(ЗАДАНИЕ): Процитируйте целиком отрывок о «золотой казне» казаков, слово в слово.

(ИСХОДНЫЙ ОТРЫВОК):

И, наконец, материализованным содержанием коллективной доли в казачьих сообществах выступала «золотая казна» (тот же клад), а материализованной долей каждого воина, прошедшего испытание, становилась часть этой казны, представленная в виде денег, золота, камней-самоцветов и т.п., поместившихся в шапке-«сосуде». Известно, что в состав казачьей добычи входила также одежда (знаменитые «походы за зипунами») и оружие, но не исключено, что это уже — результат трансформации обычая. Личное же оружие и одежда (шапка, пояс и пр.) могли первоначально восприниматься лишь как атрибуты, внешние символы обретения доли и изменения статуса. И тогда еще одно символическое воплощение доли (помимо «золотого напитка» — крови) — золото и самоцветы.

(ПРЕДОСТАВЛЕННЫЕ СТРОКИ):
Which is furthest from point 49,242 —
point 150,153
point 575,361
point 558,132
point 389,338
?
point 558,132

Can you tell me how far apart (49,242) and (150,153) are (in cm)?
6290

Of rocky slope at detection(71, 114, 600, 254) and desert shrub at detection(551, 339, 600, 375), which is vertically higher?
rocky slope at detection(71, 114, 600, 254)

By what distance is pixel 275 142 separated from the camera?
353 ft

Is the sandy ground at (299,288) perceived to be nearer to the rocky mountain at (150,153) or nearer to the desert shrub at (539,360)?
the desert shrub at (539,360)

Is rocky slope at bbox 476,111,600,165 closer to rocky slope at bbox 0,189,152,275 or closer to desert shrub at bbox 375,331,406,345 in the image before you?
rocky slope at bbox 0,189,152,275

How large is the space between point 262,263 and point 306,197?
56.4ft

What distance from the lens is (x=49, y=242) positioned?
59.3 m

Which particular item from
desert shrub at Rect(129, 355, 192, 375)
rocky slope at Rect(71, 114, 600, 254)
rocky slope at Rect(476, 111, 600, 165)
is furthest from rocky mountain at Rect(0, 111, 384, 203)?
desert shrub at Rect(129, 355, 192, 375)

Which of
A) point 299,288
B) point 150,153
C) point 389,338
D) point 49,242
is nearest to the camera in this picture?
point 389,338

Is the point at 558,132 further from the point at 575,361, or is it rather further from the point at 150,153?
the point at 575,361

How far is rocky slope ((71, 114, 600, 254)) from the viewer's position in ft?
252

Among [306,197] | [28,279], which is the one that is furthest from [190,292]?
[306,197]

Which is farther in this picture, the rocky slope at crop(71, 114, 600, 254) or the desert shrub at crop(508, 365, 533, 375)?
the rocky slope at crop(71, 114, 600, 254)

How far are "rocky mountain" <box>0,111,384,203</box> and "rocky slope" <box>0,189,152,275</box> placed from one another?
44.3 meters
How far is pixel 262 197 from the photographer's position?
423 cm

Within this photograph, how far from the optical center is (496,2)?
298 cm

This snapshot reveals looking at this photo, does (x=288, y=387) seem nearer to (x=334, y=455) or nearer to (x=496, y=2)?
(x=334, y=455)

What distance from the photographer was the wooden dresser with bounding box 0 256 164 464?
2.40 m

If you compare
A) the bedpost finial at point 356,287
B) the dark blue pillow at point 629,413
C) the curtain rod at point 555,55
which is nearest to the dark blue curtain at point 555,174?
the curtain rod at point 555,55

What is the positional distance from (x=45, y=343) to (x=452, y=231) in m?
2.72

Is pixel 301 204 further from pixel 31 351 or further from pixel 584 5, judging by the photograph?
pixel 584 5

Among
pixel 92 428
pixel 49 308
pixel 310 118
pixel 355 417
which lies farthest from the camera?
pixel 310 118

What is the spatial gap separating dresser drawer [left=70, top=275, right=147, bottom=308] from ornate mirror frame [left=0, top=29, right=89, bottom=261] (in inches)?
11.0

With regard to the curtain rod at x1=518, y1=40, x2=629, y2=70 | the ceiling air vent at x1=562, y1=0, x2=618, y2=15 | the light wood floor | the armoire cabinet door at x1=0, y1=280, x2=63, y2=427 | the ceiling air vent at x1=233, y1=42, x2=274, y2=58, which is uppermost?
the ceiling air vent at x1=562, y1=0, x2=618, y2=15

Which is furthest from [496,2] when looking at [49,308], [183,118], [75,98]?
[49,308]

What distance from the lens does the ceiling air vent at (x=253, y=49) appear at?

(ОТВЕТ):
И, наконец, материализованным содержанием коллективной доли в казачьих сообществах выступала «золотая казна» (тот же клад), а материализованной долей каждого воина, прошедшего испытание, становилась часть этой казны, представленная в виде денег, золота, камней-самоцветов и т.п., поместившихся в шапке-«сосуде». Известно, что в состав казачьей добычи входила также одежда (знаменитые «походы за зипунами») и оружие, но не исключено, что это уже — результат трансформации обычая. Личное же оружие и одежда (шапка, пояс и пр.) могли первоначально восприниматься лишь как атрибуты, внешние символы обретения доли и изменения статуса. И тогда еще одно символическое воплощение доли (помимо «золотого напитка» — крови) — золото и самоцветы.